Erotic/Neurotic? - Jewish writing and identity
Judaism, Fall, 1999 by Joshua Sobol
I MUST APOLOGIZE FIRST OF ALL FOR SPEAKING IN AN organized way. I wish I could speak in a very disorganized way. My experience of living nowadays in Israel is of living in a period of the post destruction of Jewish life in Europe. The most dramatic part of this experience is that you cannot reconstruct what has been destroyed. You cannot reconstruct an individual or a people or a language or a culture from piles of toothbrushes, hair, clothes, shoes and suitcases. It's impossible to do it.
It is also almost impossible to think, let alone to express our experience. It is certainly wrong to try to do it in an ordained manner. My free associations lead me at this moment to the French philosopher Pascal, before his thoughts have been put in a certain arbitrary order by his posthumous editors. Pascal's original project was to write his thoughts on pieces of paper, then to cut them out with scissors, to mix them and to throw them into a box. The way of reading Pascal correctly would be to buy a copy of Pascal's "Pensees," to cut out each "Thought," to throw it into a box, mix it with his other thoughts, and then to pick out haphazardly the shreds of paper with his separate thoughts, without trying to add them up to form a systematic way of thinking.
Another philosopher whom I have in my mind at the moment is Spinoza. In my mind he is the most Jewish philosopher of all. My way of reading his "Ethics" is similar to my way of reading Pascal. I don't think that Spinoza's endeavor to create a geometric system of thought succeeded.
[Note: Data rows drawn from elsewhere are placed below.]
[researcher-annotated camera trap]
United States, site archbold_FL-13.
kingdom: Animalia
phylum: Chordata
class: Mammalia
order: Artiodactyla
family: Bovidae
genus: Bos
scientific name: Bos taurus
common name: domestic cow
I think of Spinoza as of someone who had incisive intuitions and insights into human emotions. and passions, into the human heart. He tried to glue them together and to construct a geometrical system. But Spinoza's thought is basically fragmented.
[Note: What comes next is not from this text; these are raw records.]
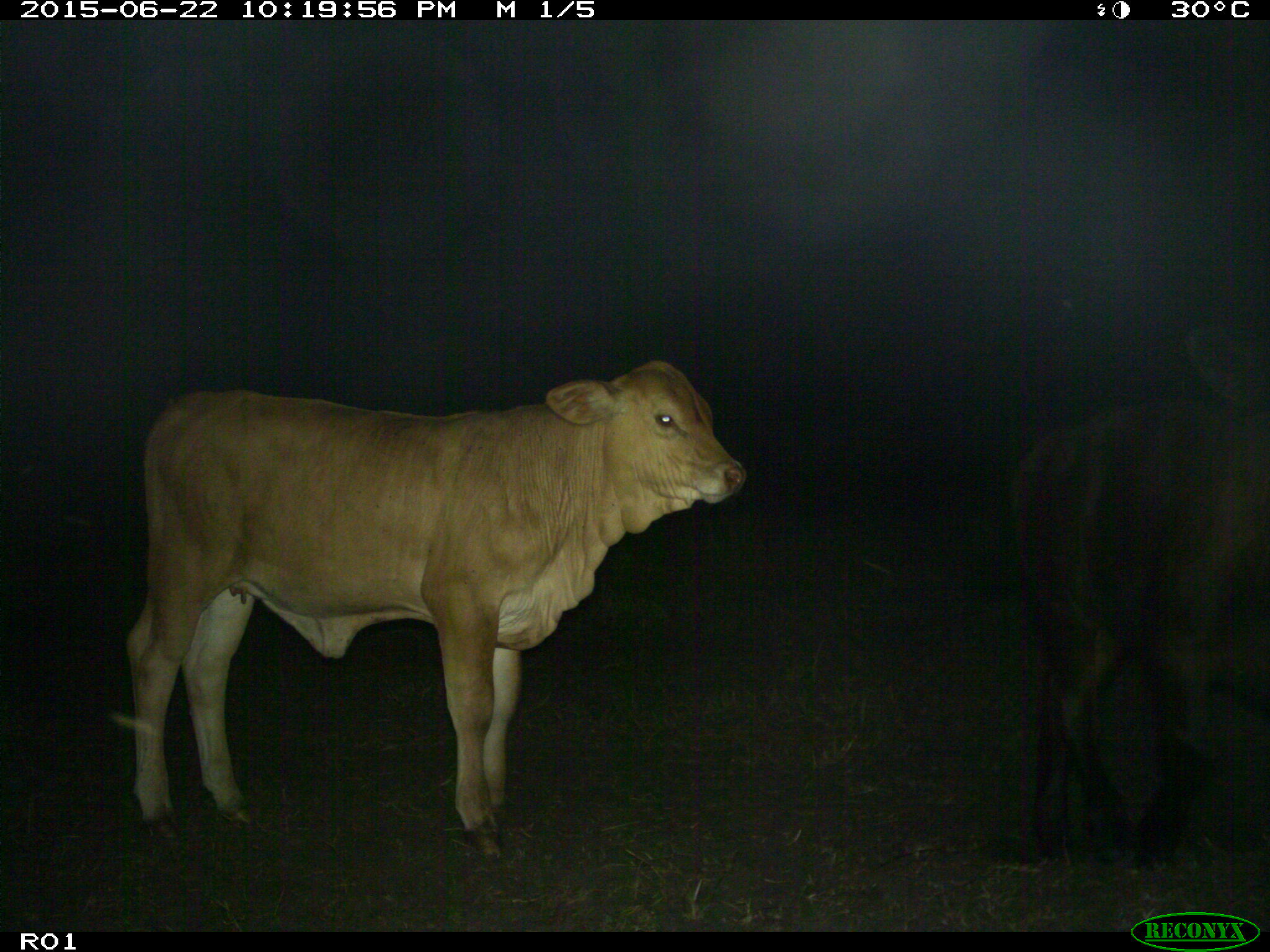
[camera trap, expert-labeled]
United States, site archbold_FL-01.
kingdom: Animalia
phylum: Chordata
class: Mammalia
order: Artiodactyla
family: Bovidae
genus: Bos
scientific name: Bos taurus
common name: domestic cow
Bos taurus (domestic cow).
So is my experience of the world. I wanted to bring with me my hat, to throw into it various thoughts, and to pick them out here in front of you, but I forgot my hat in Israel, so I'll try to do it straight away out of my head which I've brought with me.
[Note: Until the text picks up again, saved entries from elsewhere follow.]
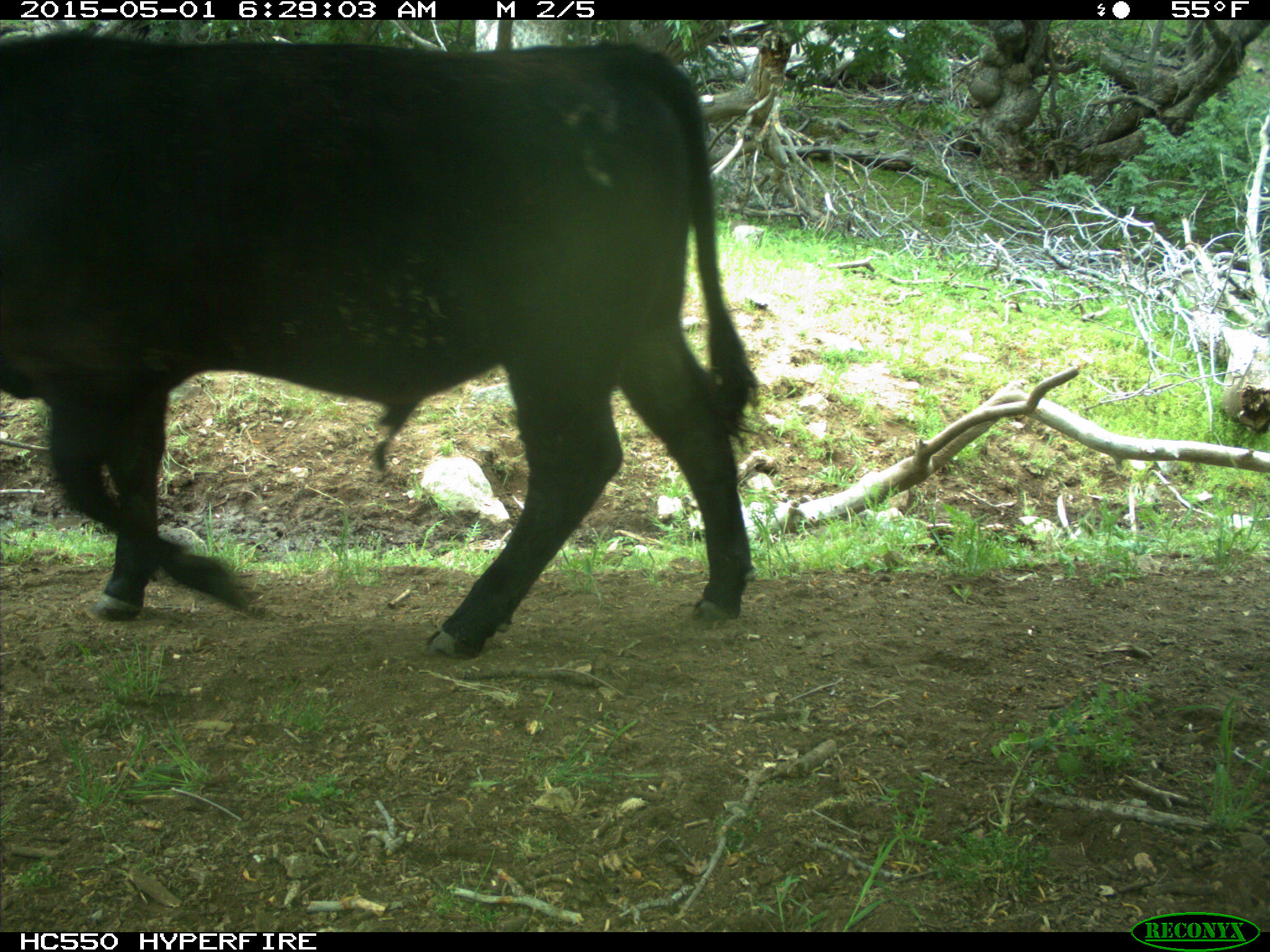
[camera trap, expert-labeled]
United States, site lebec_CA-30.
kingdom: Animalia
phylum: Chordata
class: Mammalia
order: Artiodactyla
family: Bovidae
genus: Bos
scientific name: Bos taurus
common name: domestic cow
I'm supposed to talk about Israel and Jewish writing. What is Jewish writing? What is it for me? Which Jewish writing influenced me most of all?
I was born in Israel. I grew up in a village in the center of the country. The village is called Tel Mond. When I started as a child to discover the world around me, I discovered a society of people talking a whole cocktail of languages. I discovered people talking Yiddish and Hebrew, German and Rumanian, Russian and Polish. We had Arab neighbors who used to come and sell vegetables, and they would speak Arabic--but they would also speak a kind of broken Yiddish with my grandmother or with my mother in order to sell their merchandise.
There were the British soldiers in the camp in the outskirts of the village who were on friendly terms with the inhabitants of the village and with them our people spoke a sort of an English which I heard too. And there were Italian prisoners of war who were kept in this British camp. They were given full freedom to run around the village and to work on the farms. They used to sing Neapolitan songs--and they too used to talk somehow with the inhabitants of the village. This was the linguistic atmosphere in which I grew up. It was a very irreverent linguistic atmosphere where you could use any means of expression in order to make yourself understood either by your neighbor or by the Arab villager living on the other side of the road.
I think that this influenced me very strongly. I mean, this mixture of languages, this growing up amidst people who were torn away from their places and who spoke this wild mixture of languages.
I myself grew up as a child talking two languages simultaneously, Hebrew and Yiddish because my grandmother was a Bundist and she refused to learn Hebrew until her last day, and she spoke Yiddish and read Yiddish. She used to receive the Yiddish Press from the United States from family members who lived in Brooklyn. They used to send her the "Zukunft" ("The Future") and the "Der Americaner." When I was six years old my grandmother taught me to read and to write Yiddish. I read the Americaner. And I remember even what interested me most of all: it was "Vitzen vos Blitzen," "jokes that sparkle." I grew up with these two different languages in a time when it was very unfashionable for a child or for a youngster in Israel to know Yiddish or to admit that he knew Yiddish. But these two languages, so unfriendly towards one another, suited me well, and I lived in peace with the two of them.
Nowadays I am so grateful to my grandmother for her having insisted on teaching me Yiddish. The book that influenced me most of all was a diary written in Yiddish in the Vilna Ghetto. It was Herman Kruk's Diary of the Vilna Ghetto. This book has changed my writing and my career as a playwright and it changed many things in my life. It happened to me when I was already over 40. I heard about a theater that has been functioning in the Vilna Ghetto during the Second World War. I am a man of the theater and my life is bound with the theater. When I heard about that ghetto theater, I got intrigued and curious and stimulated. I felt that there was a secret sticking in that story, a secret that must be important for me. I was asking myself many questions about my activity as a man of the theater in Israel, such as: what is the sense of making theater in our society, in our situation, and in our special context. I even thought that sometimes it might be better to abandon the theater altogether and turn to politics, if you want to influence the life of the country.